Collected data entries
##########
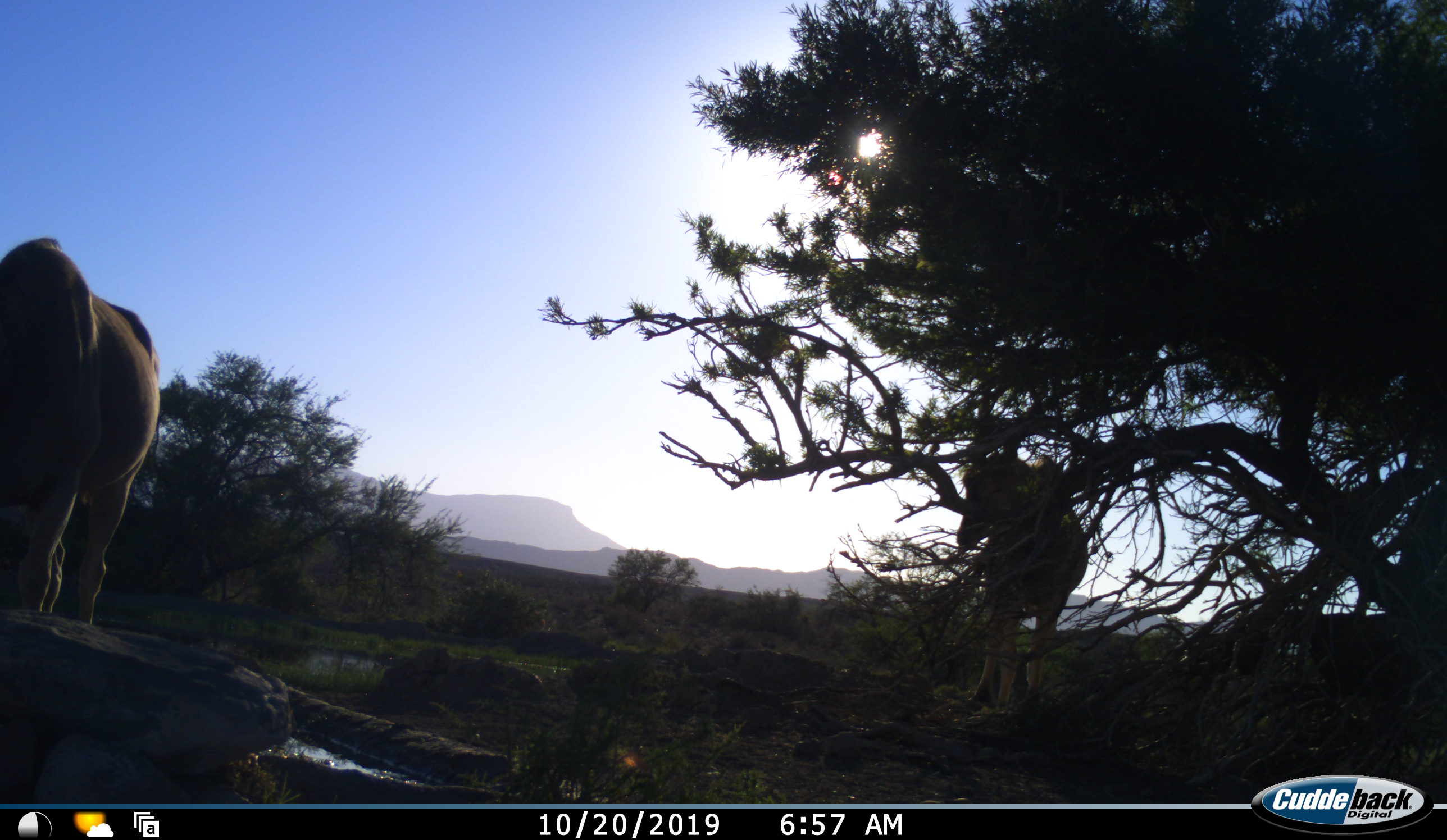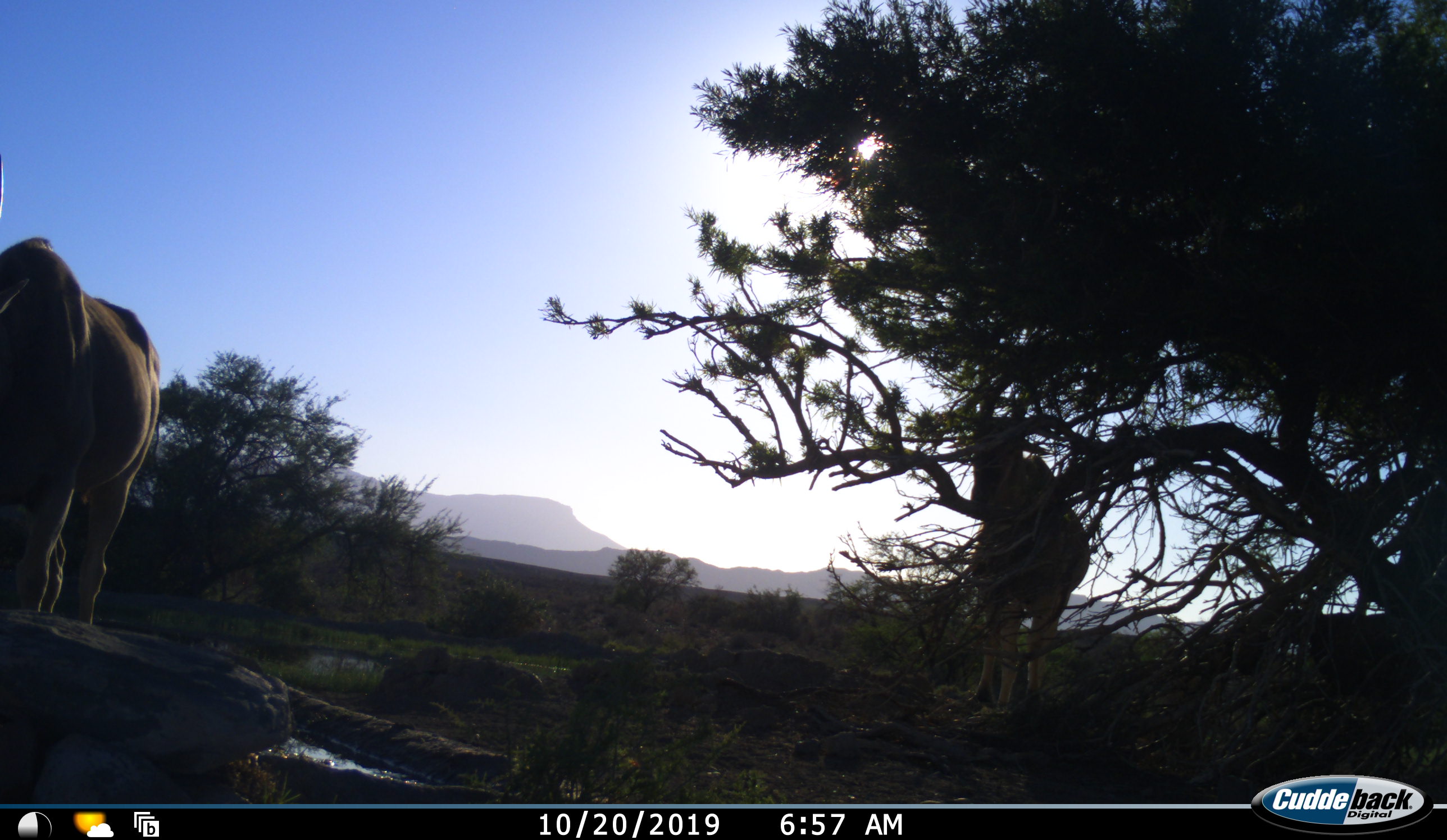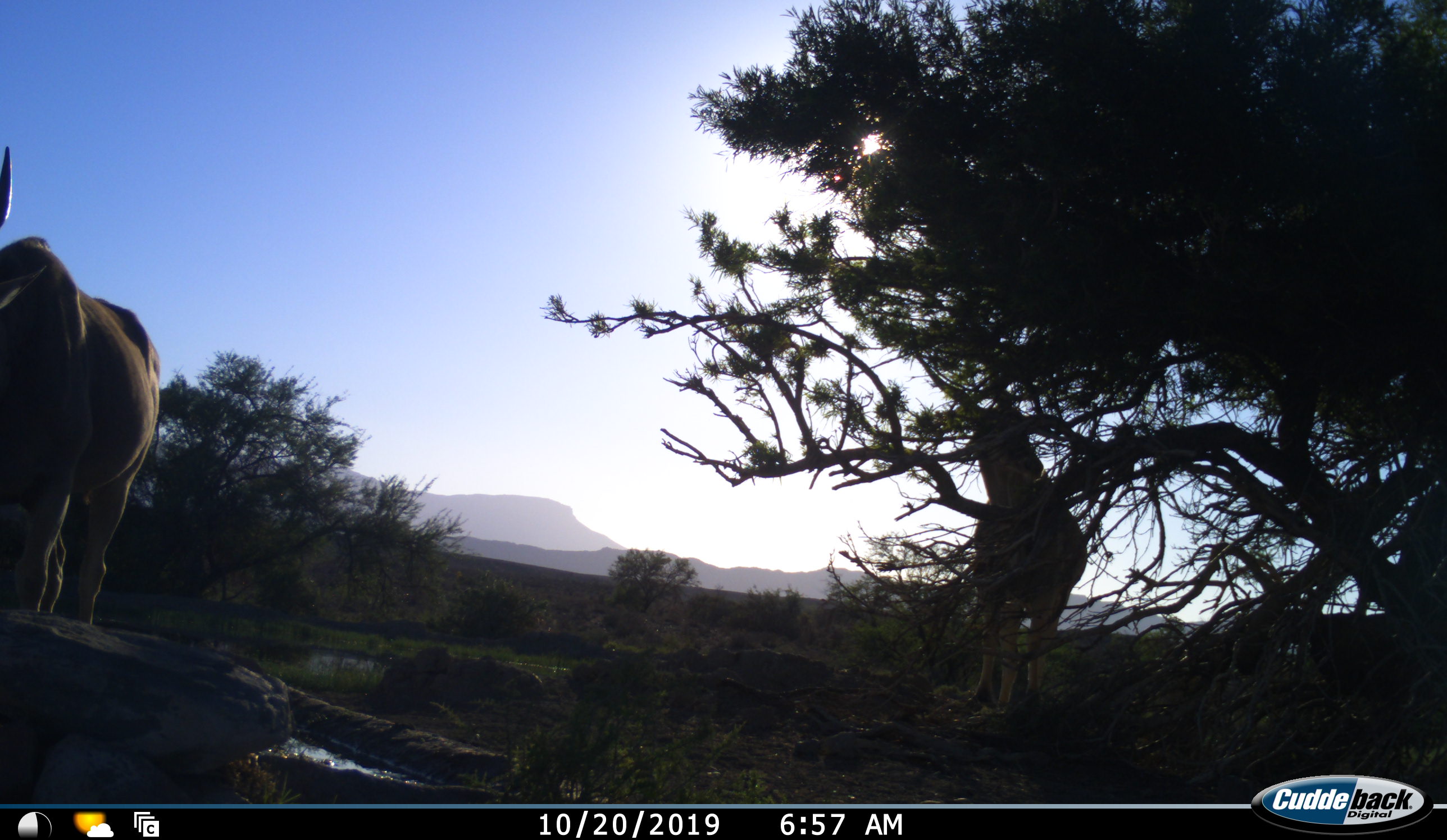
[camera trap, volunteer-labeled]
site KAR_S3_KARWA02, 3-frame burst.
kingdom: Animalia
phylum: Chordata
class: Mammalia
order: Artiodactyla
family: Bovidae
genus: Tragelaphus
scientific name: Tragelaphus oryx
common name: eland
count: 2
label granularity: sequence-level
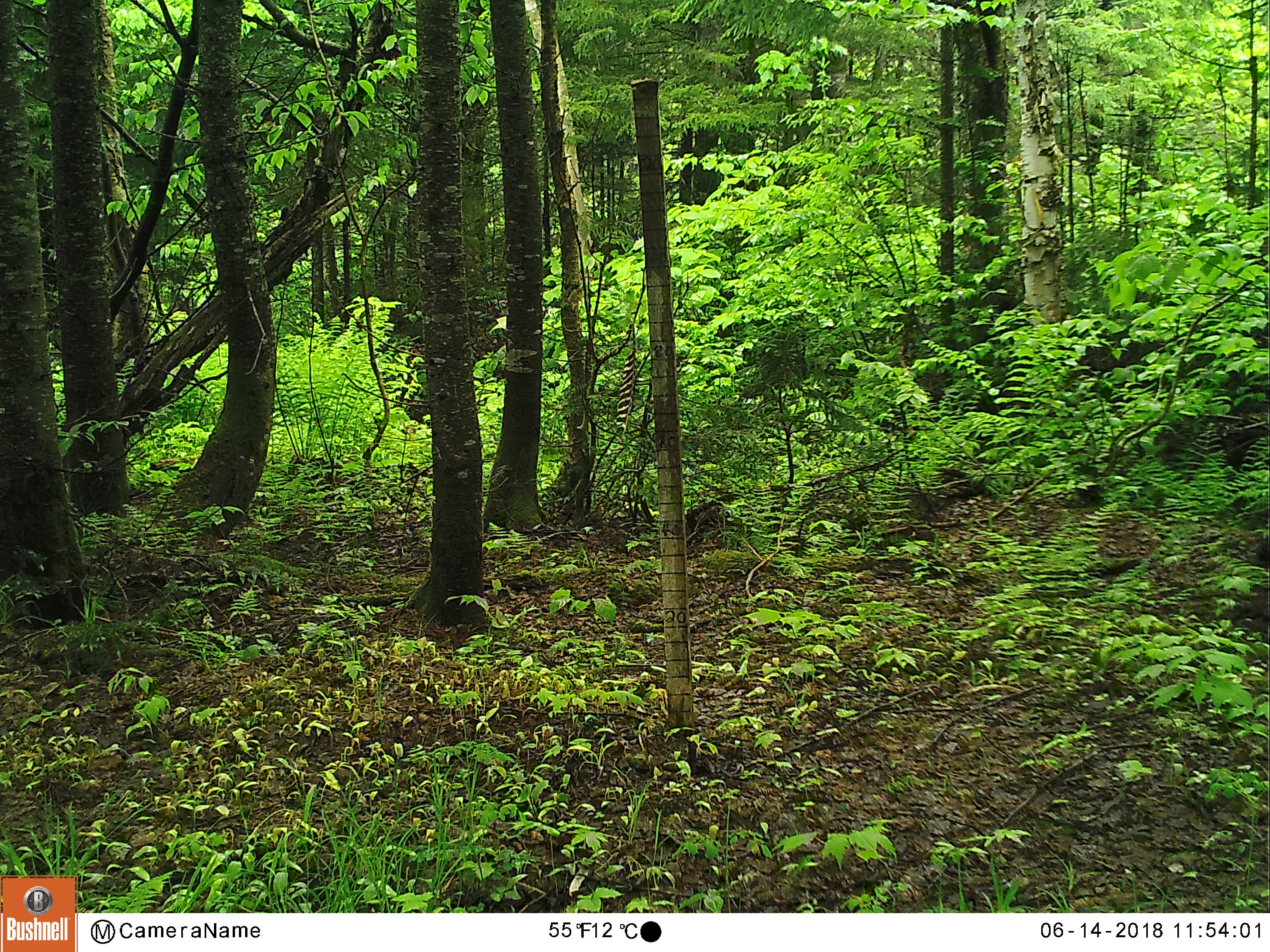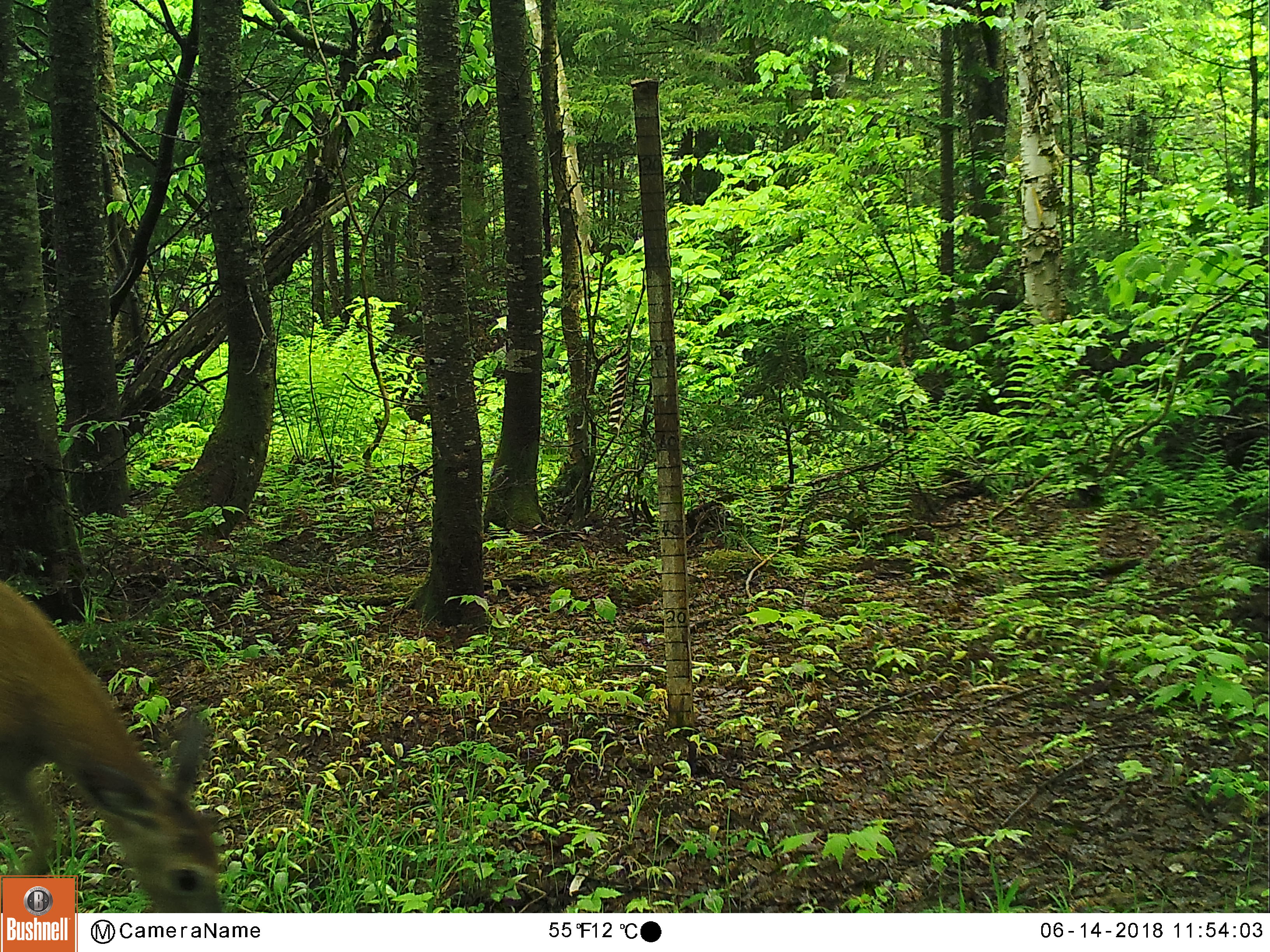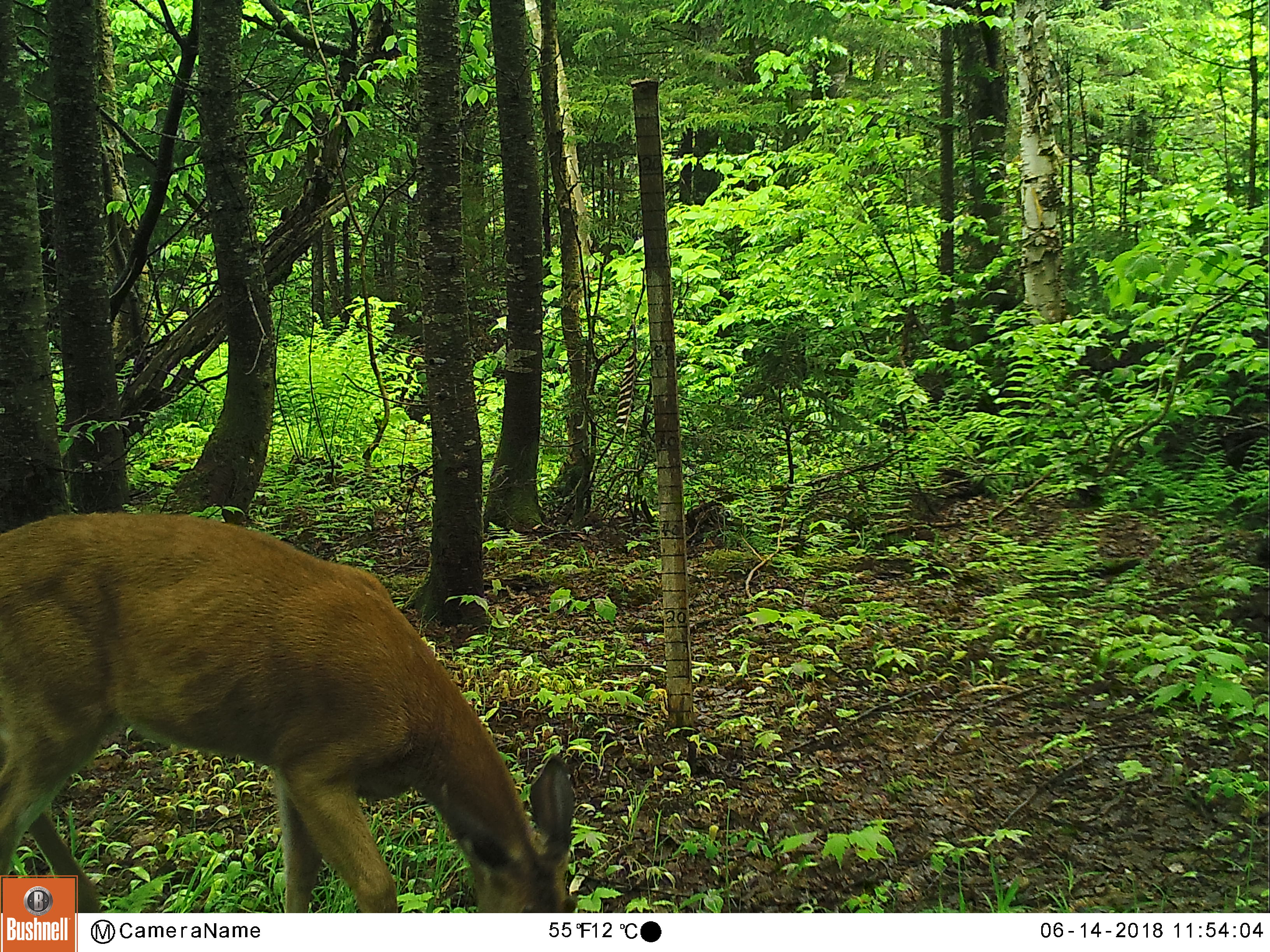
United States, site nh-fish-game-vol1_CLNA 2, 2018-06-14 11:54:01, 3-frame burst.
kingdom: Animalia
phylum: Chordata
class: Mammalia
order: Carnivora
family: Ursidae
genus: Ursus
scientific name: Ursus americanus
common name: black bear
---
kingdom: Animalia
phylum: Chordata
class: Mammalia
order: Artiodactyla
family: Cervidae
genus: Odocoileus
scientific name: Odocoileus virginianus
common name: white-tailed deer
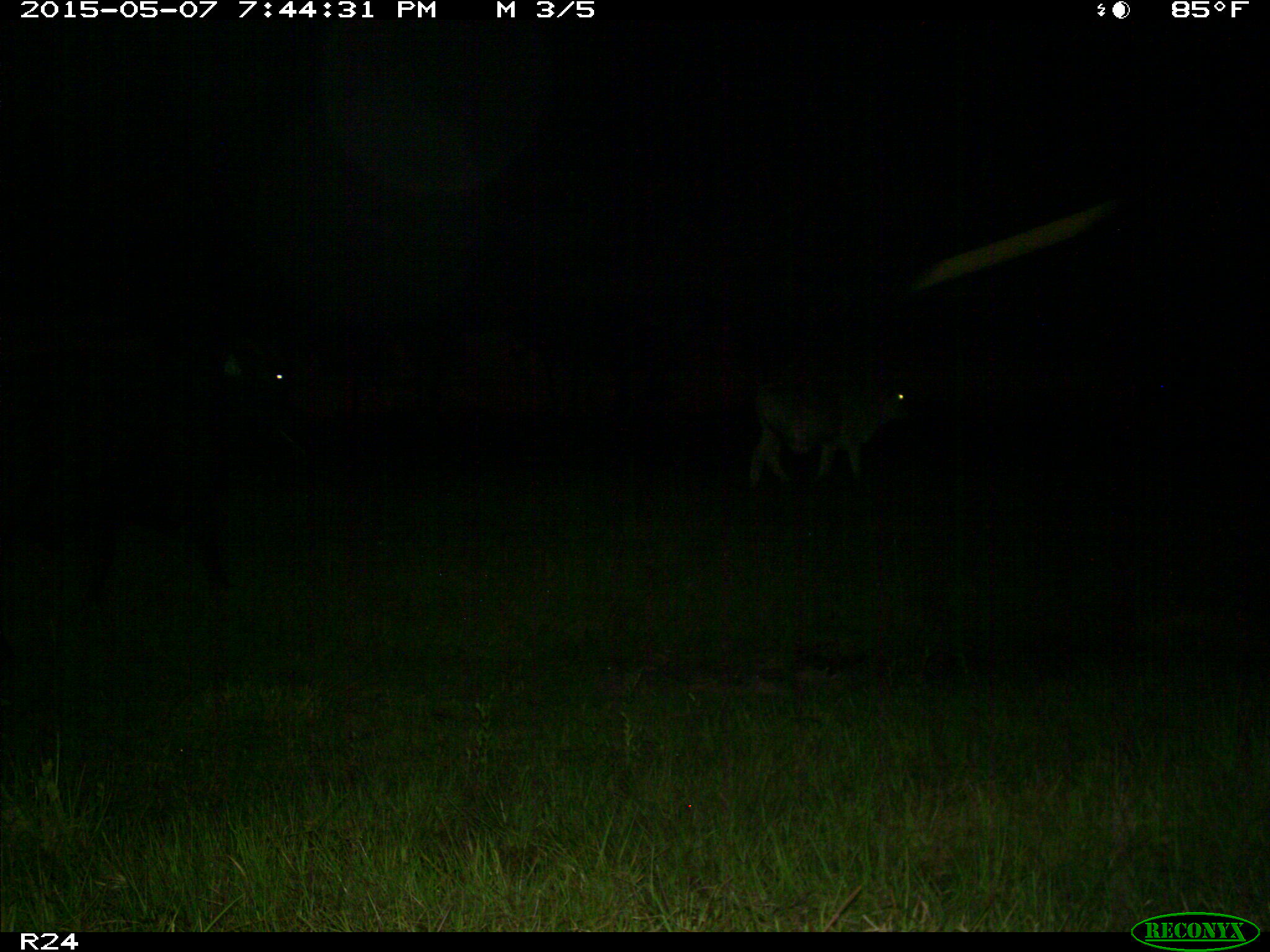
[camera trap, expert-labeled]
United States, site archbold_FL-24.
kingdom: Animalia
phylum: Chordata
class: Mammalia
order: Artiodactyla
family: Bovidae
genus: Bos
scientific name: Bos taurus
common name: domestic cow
##########
__Exercise instructions__: Pictures are to be left out; the lines from the start of the records above through the line holding "scientific name: Odocoileus virginianus" are to be returned exactly.

__Result__:
[camera trap, volunteer-labeled]
site KAR_S3_KARWA02, 3-frame burst.
kingdom: Animalia
phylum: Chordata
class: Mammalia
order: Artiodactyla
family: Bovidae
genus: Tragelaphus
scientific name: Tragelaphus oryx
common name: eland
count: 2
label granularity: sequence-level
United States, site nh-fish-game-vol1_CLNA 2, 2018-06-14 11:54:01, 3-frame burst.
kingdom: Animalia
phylum: Chordata
class: Mammalia
order: Carnivora
family: Ursidae
genus: Ursus
scientific name: Ursus americanus
common name: black bear
---
kingdom: Animalia
phylum: Chordata
class: Mammalia
order: Artiodactyla
family: Cervidae
genus: Odocoileus
scientific name: Odocoileus virginianus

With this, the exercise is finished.